▶ WHAT YOU NEED TO DO:
Every line of the material needs an exact copy, apart from the images.

▶ MATERIAL FOR THIS TASK:
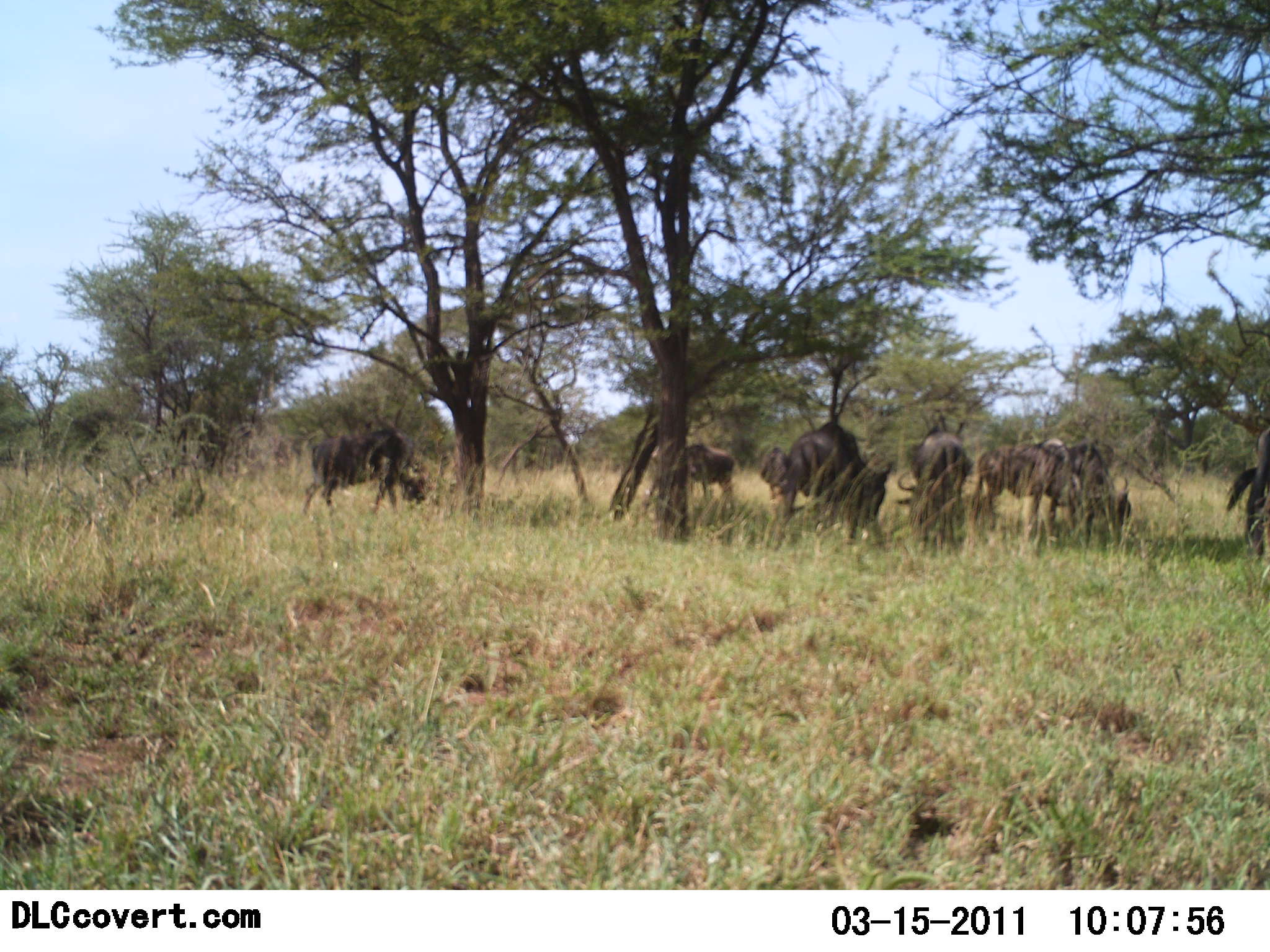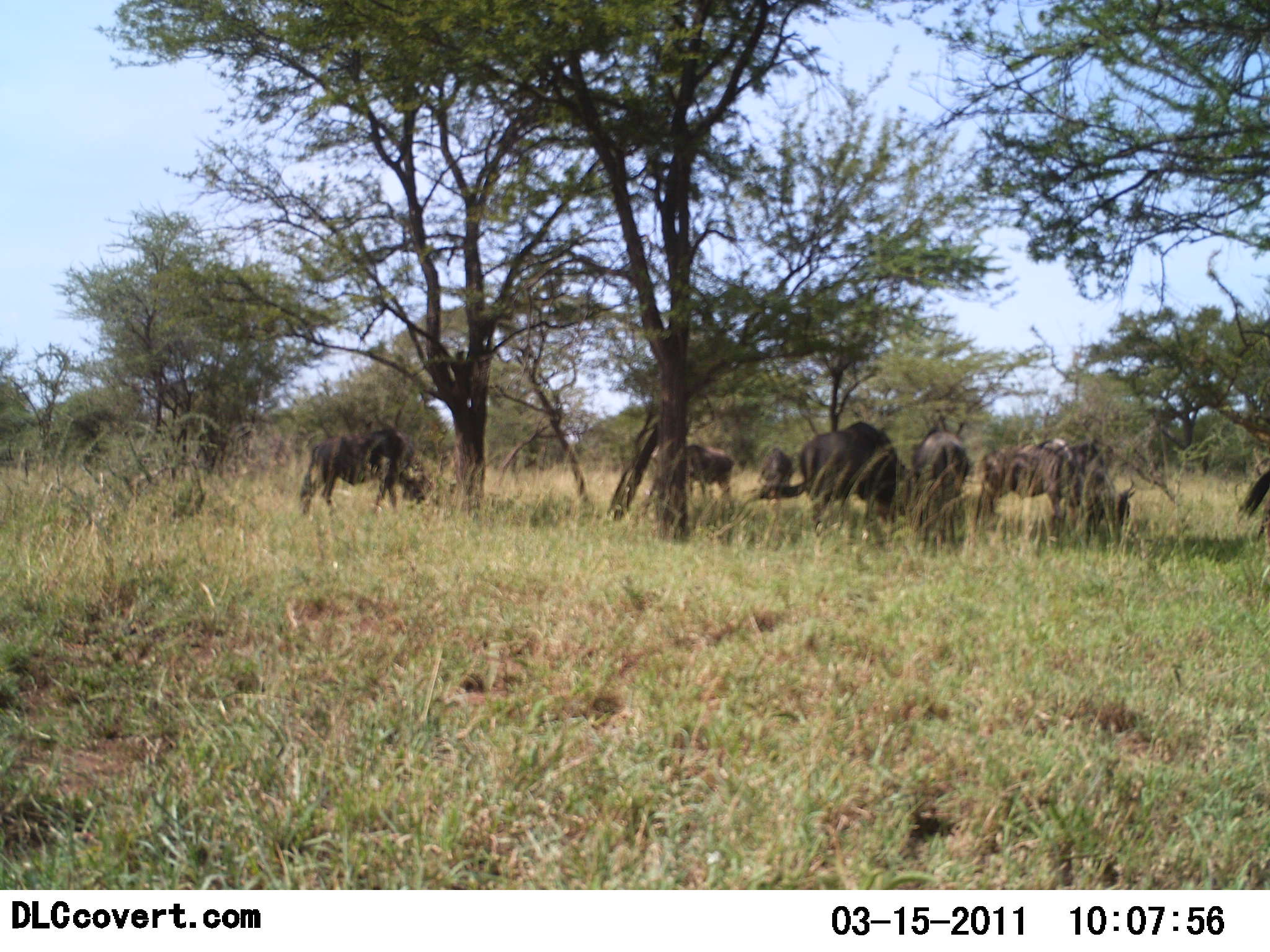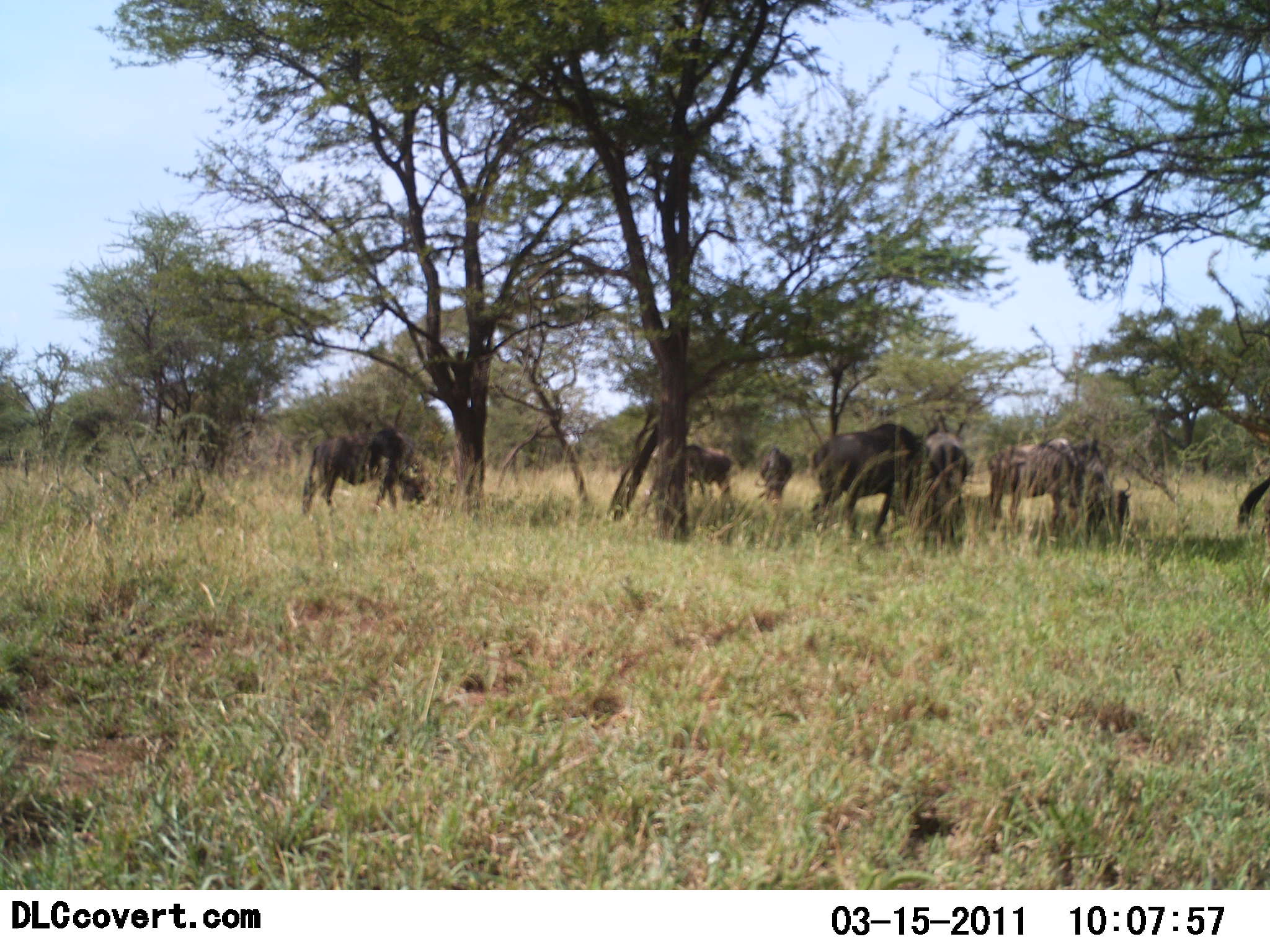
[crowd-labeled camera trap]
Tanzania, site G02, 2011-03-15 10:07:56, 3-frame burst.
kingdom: Animalia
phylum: Chordata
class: Mammalia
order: Artiodactyla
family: Bovidae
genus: Connochaetes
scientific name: Connochaetes taurinus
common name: blue wildebeest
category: wildebeest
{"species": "wildebeest (blue wildebeest) (Connochaetes taurinus)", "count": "8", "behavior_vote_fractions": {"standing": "42%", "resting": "8%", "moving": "8%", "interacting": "0%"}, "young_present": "17%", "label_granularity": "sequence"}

▶ EXERCISE ANSWER:
[crowd-labeled camera trap]
Tanzania, site G02, 2011-03-15 10:07:56, 3-frame burst.
kingdom: Animalia
phylum: Chordata
class: Mammalia
order: Artiodactyla
family: Bovidae
genus: Connochaetes
scientific name: Connochaetes taurinus
common name: blue wildebeest
category: wildebeest
{"species": "wildebeest (blue wildebeest) (Connochaetes taurinus)", "count": "8", "behavior_vote_fractions": {"standing": "42%", "resting": "8%", "moving": "8%", "interacting": "0%"}, "young_present": "17%", "label_granularity": "sequence"}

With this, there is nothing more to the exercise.